La force unificatrice du
système fédéral au Nigeria peut-elle constituer un modèle d’avenir pour la RDC ?
Par Kä Mana et
Jean Patrice Ngoyi
Notre intervention au présent colloque
sur les frontières et les conflits en Afrique est consacrée à l’expérience du
Nigeria : un pays qui a construit un système fédéral solide et viable,
malgré les conflits, les tensions et les tragédies sociales dont il a été le
sujet depuis son indépendance jusqu’à nos jours. Nous décrirons d’abord ces
conflits, ces tensions et ces tragédies en termes de frontières
intérieures : des fractures et des fragmentations réelles qui n’ont
pourtant pas détruit les ressorts de l’identité nigériane multiethnique,
multiculturelle et plurireligieuse. Ensuite, nous mettrons en lumière les
mécanismes de fond que le Nigeria met en œuvre pour transcender, c’est-à-dire
conserver et dépasser, les multiples différences qui constituent son être comme
nation. Nous tirerons enfin, brièvement
mais fermement, les leçons que la
RDC peut apprendre du modèle nigérian dans ses force comme
dans ses difficultés.
Des
frontières intérieures au cœur d’une impressionnante entité étatique
Au Nigeria, le problème des frontières
n’est pas avant tout ni principalement un problème de relations avec les pays
voisins et la manière de les gérer. Quand de tels problèmes de voisinage se
posent, comme ce fut le cas face au Cameroun concernant la presqu’île de
Bakassi, une analyse, même rapide, de la situation montrerait que ce sont les
enjeux intérieurs de pouvoir qui ont déterminé l’issue du conflit frontalier
avec le pouvoir camerounais. La question de l’appartenance de Bakassi au
Nigeria ou au Cameroun montait en tension ou diminuait en intensité selon que
tel ou tel groupe de dirigeants et leurs entourages nationaux ou internationaux
s’emparait des rênes du pays. Au temps de la dictature féroce du Général Sani
Abacha, par exemple, en fonction des intérêts de trusts pétroliers étrangers,
Bakassi avait des allures d’une question de souveraineté inaliénable et de Cassus belli induscutable. En revanche,
sous le Général Obasanjo, dont le tempérament et les options de méthodes
politiques cassaient avec les orientations de Sani Abacha, la presqu’île
devenait un différend négociable avec le
Cameroun devant les instances judiciaires internationales, au point que tout
s’acheva par le retour de la terre disputée dans le giron territorial du
Cameroun, purement et simplement.
Ce que le conflit de Bakassi a révélé du
Nigeria, c’est le fait que dans ce pays, les enjeux extérieurs de conflits de
frontières sont profondément liés à la virulence des différends politiques qui
sont des véritables frontières étanches, des fractures qui ont poussé la nation
au bord de la sécession. Dès les premières années de son indépendance, en
effet, le Nigeria a été précipité dans un conflit historiquement connu sous le
nom de la guerre du Biafra. S’y affrontaient deux forces politiques : le
pouvoir central, qui défendait la légitimité souveraine de son emprise sur tout
le pays, et le pouvoir sécessionniste, qui visait l’indépendance du Biafra pour
des enjeux néocoloniaux attisés par Félix Houphouët-Boigny en Côte d’Ivoire, au
nom de la France. Le
Biafra, c’étaient des frontières politiques intérieures manipulées pour des
enjeux mondiaux du néocolonialisme, dans des manœuvres de puissance qui
faillirent démanteler une nation et la plonger dans le gouffre du désordre et
du chaos. Heureusement, les sécessionnistes furent vaincus et le Général Odjuku,
leu chef, dut reconnaître publiquement sa défaite.
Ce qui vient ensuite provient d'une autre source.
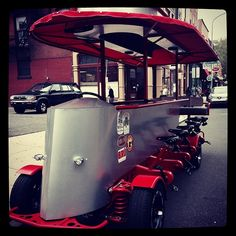 We are taking this bad out tonight! This is Ben Franklin, the new pedicycle in town - Now available for more nighttime bookings & special tours! #bigredpubcrawl #bigredhistorytour #benfranklin @mcgillinsoldealehouse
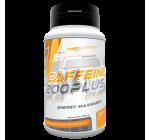 Trec - Caffeine 200plus - 60cap.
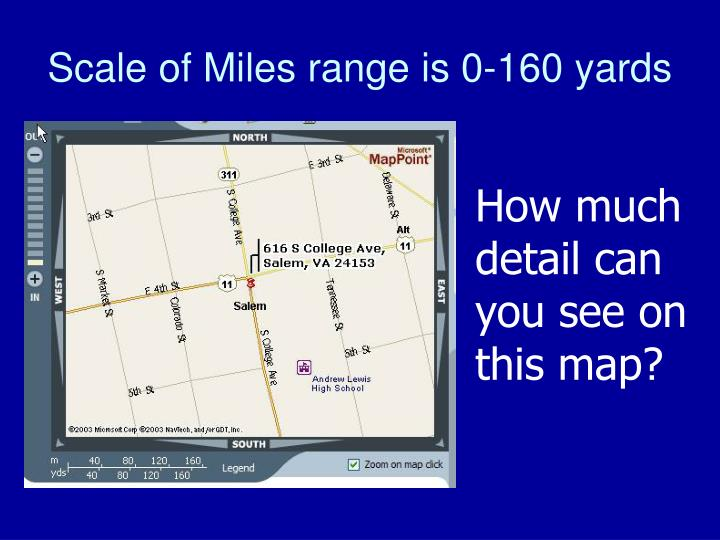 Scale of Miles range is 0-160 yards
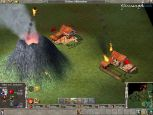 Empire Earth: The Art of Conquest - Screenshots - Bild 28296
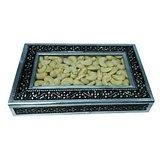 Gift Cashew Nuts (KAJU) Dry Fruits - 250 Gms On Navratri, Diwali In Golden Box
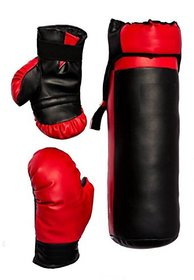 WOLPHY BOXING KIT FOR KIDS(M)
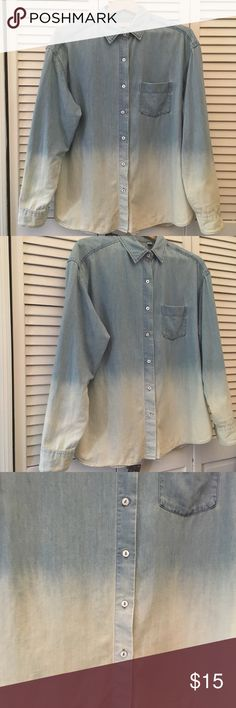 Two Tone Faded Denim Button Down Shirt Super cute two toned/ombre blue denim button down shirt. Very minimal use, practically brand new. Make me an offer! 👕✨ Uniqlo Tops Button Down Shirts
Malgré cette victoire des fédéraux,
les frontières internes demeurèrent vives selon le schéma d’antagonisme entre
acteurs engagés dans la politique au sens strict du terme : «
l’administration du droit et du civique, la gestion des légalités et de la
justice dans l’esprit du bien commun d’une communauté », selon la
définition qu’en donne V.Y. Mudimbe. [1]
La force de ces frontières politiques au
sens de luttes de factions et de cliques, c’est d’être alimentée, à l’intérieur
même du pays, par des alluvions dangereuses : celles des groupes ethniques
et de leurs intérêts intrinsèques. Comme tout le monde le sait, le Nigeria est
une mosaïque de tribus dont les plus grandes et les plus dynamiques, comme les
Yoruba, les Haussa ou les Igbo, constituent de vastes aires culturelles et
développent des identités fortes et des dynamiques politico-économiques
torrides. Des vraies centrales nucléaires culturelles et hégémoniques dont les
énergies peuvent faire exploser le pays, si aucun principe cohérent de gestion
n’est mis en œuvre pour pacifier les esprits et les unir dans un même projet
d’ensemble.
Au Nigeria, la ligne de partage Nord-Sud,
fortement connue dans le monde, est la cristallisation et la stylisation, pour
ainsi dire, des intérêts politiques et économiques très vifs. Ces intérêts font
que le Nord, c’est le Nord, et le Sud, le Sud. Chacun est conscient d’être un
bloc psychique et culturel de passions et d’intérêts identitaires. Chacun sait
qu’il faut défendre ce bloc à tout prix, chaque fois que cela est nécessaire,
et par tous les moyens nécessaires.
En même temps, et nous sommes là au cœur de la puissance nigériane, chaque bloc
sait, consciemment ou inconsciemment, dans le discours public comme dans les sphères
privées, que l’intensité des centrales nucléaires constituées par les identités
ethniques, n’ont d’avenir que dans la puissance de la fédération nigériane à
l’échelle mondiale. Les intérêts des groupes particuliers, s’ils ne sont pas
fortement et profondément intégrés dans cette dynamique d’ensemble, deviennent
des pouvoirs de destruction. Il n’est pas question ici d’un savoir moral, mais
d’une véritable conscience politique qui connaît ses fragilités et qui doit
défendre à tout moment son socle et son horizon contre les puissances de
dissolution et les pesanteurs du chaos. Surtout contre les religions quand
elles sont utilisées comme des identités séparatistes et dissolvantes.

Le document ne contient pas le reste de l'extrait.